Example 2: A services firm grew rapidly in a market with high demand and few competitors. They were great at order-taking and operational delivery and built a tremendous brand name. Low barriers to entry saw competitors come in and take market share at lower fees. Yes, the sales force needed training, coaching and mentoring to compete more effectively on value but most of all, re-alignment was needed between Strategy and Execution. The CEO was a visionary who had grown his company from nothing to a $50m turnover business and was frustrated that business was now declining. Translating his ideas into detailed plans that the sales force could use and into marketing artefacts that could generate client interest was the challenge. Connecting lead generation activities to their web-presence and with social media activities, PR and event presence also needed to be addressed in order to leverage the strong brand and the investment made in website development, PR and Marketing. Aligning their market focus with their capabilities enabled them to create a new and strongly differentiated statement of their value proposition and initiate a range of new sales campaigns to drive re-growth.

Example 3: A consulting firm had grown rapidly from half a dozen FTE to 70 but then growth stalled and they stayed that way for three years. They had a great delivery track record and good sales people. The CEO was unable to empower his people and insisted on being personally involved in every deal and had sole approval for all client presentations and correspondence. He had become the bottleneck in the organisation and was the sole reason for under-performance as sales staff became frustrated and clients impatient with slow response. They refused to change and were acquired.

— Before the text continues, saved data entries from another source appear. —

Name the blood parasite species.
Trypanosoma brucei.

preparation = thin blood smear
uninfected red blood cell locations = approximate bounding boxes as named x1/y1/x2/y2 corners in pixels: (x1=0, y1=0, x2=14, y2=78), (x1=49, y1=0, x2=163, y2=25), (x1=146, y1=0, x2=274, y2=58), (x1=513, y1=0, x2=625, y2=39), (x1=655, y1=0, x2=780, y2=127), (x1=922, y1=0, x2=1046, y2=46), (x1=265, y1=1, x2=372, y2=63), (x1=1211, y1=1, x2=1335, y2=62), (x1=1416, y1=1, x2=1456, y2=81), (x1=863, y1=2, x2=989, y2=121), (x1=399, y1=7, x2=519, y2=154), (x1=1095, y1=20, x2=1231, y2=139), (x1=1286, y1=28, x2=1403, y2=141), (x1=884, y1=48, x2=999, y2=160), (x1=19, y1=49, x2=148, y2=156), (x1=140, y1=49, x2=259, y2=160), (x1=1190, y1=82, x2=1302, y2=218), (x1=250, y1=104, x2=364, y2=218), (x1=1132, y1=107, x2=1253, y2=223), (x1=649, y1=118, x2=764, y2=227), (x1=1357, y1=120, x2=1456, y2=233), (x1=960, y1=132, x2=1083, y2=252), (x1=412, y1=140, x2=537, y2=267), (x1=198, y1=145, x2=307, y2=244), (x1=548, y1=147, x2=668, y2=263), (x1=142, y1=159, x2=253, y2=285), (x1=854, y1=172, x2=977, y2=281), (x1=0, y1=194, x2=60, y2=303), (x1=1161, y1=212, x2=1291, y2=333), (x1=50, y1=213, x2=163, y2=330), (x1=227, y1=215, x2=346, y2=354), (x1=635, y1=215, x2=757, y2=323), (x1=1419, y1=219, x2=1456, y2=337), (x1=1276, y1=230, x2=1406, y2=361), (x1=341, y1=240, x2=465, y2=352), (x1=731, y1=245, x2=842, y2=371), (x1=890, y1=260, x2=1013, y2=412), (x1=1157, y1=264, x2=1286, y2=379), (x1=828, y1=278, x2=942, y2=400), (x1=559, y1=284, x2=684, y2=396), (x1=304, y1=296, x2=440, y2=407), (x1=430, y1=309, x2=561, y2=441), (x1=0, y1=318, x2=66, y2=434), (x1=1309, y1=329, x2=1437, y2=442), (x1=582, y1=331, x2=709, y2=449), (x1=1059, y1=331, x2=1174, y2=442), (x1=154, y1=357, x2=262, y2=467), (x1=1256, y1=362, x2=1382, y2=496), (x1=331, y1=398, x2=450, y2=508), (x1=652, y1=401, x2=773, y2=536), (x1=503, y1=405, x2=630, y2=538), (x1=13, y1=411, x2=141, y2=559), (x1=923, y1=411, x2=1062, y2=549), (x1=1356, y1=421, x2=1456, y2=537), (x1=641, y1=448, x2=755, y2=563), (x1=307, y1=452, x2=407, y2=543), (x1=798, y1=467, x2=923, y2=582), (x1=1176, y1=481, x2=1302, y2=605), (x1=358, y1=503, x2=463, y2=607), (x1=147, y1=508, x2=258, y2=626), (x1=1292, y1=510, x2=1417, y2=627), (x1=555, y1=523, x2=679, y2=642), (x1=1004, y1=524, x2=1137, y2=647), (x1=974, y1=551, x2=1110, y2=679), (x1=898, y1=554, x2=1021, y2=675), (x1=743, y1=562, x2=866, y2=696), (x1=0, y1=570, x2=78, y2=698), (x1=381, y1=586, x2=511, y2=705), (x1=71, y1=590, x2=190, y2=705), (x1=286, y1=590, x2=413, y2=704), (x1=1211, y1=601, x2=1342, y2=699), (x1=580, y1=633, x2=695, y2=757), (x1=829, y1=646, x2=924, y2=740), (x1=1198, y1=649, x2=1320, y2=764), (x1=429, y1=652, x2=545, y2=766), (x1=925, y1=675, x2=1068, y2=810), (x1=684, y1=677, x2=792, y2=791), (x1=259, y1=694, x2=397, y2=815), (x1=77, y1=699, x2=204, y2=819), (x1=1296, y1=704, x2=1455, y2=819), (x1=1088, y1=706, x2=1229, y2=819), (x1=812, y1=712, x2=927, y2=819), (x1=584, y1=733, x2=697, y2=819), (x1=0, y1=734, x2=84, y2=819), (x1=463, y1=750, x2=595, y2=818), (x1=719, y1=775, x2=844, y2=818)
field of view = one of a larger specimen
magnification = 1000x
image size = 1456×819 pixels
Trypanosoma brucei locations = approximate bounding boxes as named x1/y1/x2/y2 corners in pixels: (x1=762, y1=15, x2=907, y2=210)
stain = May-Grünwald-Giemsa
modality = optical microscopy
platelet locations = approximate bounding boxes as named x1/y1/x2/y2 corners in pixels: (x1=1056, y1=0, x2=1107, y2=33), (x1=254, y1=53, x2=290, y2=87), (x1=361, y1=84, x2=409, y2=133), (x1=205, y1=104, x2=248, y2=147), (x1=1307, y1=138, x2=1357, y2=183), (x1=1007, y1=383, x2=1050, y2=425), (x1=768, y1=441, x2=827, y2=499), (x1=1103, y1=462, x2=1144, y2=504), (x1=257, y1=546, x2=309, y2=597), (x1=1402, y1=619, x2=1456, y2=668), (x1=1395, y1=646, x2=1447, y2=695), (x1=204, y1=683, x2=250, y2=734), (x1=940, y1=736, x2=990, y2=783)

 When you start to analyse the causes of under-performance, there are a thousand places to look. With the right skills and experience, instinct often points you in more or less the right direction. But optimising the Sales function and achieving the highest possible levels of business performance and sustaining those levels, often requires changes beyond the Sales function itself. The value of corporate IP, of a founders brilliant idea or a CEO's vision, can be wasted if Strategy cannot be effectively linked to Execution!